TEXTAUSZUG:
Der Kanton will mit einer universitären Rosskur sparen: Markanter Abbau des Mittelbaus und Kürzung der eh schon knappen Stipendienbeiträge. Ein Schlaglicht ins dunkle Finanzloch.

Die beiden Ernstlis im Regierungsrat übten sich in der hohen Kunst des Nichtssagens und der vagen Andeutungen, doch zumindest eines wurde klar: Der Kanton muss sparen, und zwar massiv. Und das tut er, wen wundert's, auf Kosten derjenigen, die sich eh nicht wehren können, weil sie entweder krank, weniger bemittelt und deshalb auch machtlos sind. Eine Steuererhöhung, die entsprechend ihren Finanzen alle treffen würde, kommt laut Finanzdirektor Eric Honegger nicht in Frage, weil sie "negative Auswirkungen auf das wirtschaftliche Klima und die Standortgunst hat".

MATERIAL:

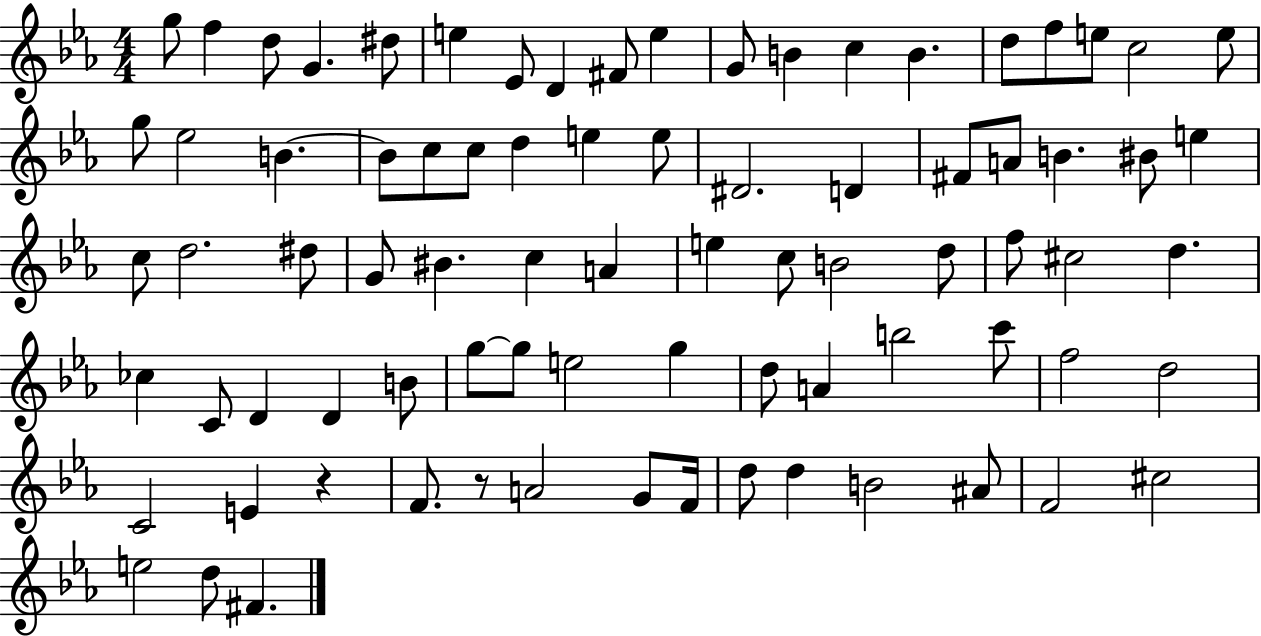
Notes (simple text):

G5/e F5/q D5/e G4/q. D#5/e E5/q Eb4/e D4/q F#4/e E5/q G4/e B4/q C5/q B4/q. D5/e F5/e E5/e C5/h E5/e G5/e Eb5/h B4/q. B4/e C5/e C5/e D5/q E5/q E5/e D#4/h. D4/q F#4/e A4/e B4/q. BIS4/e E5/q C5/e D5/h. D#5/e G4/e BIS4/q. C5/q A4/q E5/q C5/e B4/h D5/e F5/e C#5/h D5/q. CES5/q C4/e D4/q D4/q B4/e G5/e G5/e E5/h G5/q D5/e A4/q B5/h C6/e F5/h D5/h C4/h E4/q R/q F4/e. R/e A4/h G4/e F4/s D5/e D5/q B4/h A#4/e F4/h C#5/h E5/h D5/e F#4/q.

AUFGABEN:
**a)** Gib den Absatz im Textauszug, der mit „Die beiden Ernstlis im Regierungsrat“ beginnt, in verkürzter Form wieder. Seine wichtigsten Fakten müssen erhalten bleiben.
**b)** Beantworte anhand des Textauszugs:
(i) Mit welchen zwei Massnahmen will der Kanton an der Universität sparen?
(ii) Wie heisst der Finanzdirektor?
(iii) Weshalb kommt für ihn eine Steuererhöhung nicht in Frage?

LÖSUNGEN:
**a)** Die beiden Ernstlis im Regierungsrat äusserten sich nur vage. Klar wurde aber, dass der Kanton massiv sparen muss. Das geschieht auf Kosten derjenigen, die sich nicht wehren können: Kranke und weniger Bemittelte, die deshalb machtlos sind. Eine Steuererhöhung, die alle entsprechend ihren Finanzen treffen würde, lehnt Finanzdirektor Eric Honegger ab. Sie habe negative Auswirkungen auf das wirtschaftliche Klima und die Standortgunst.

**b)**
(i) Mit einem markanten Abbau des Mittelbaus und einer Kürzung der Stipendienbeiträge.
(ii) Eric Honegger.
(iii) Weil sie „negative Auswirkungen auf das wirtschaftliche Klima und die Standortgunst hat“.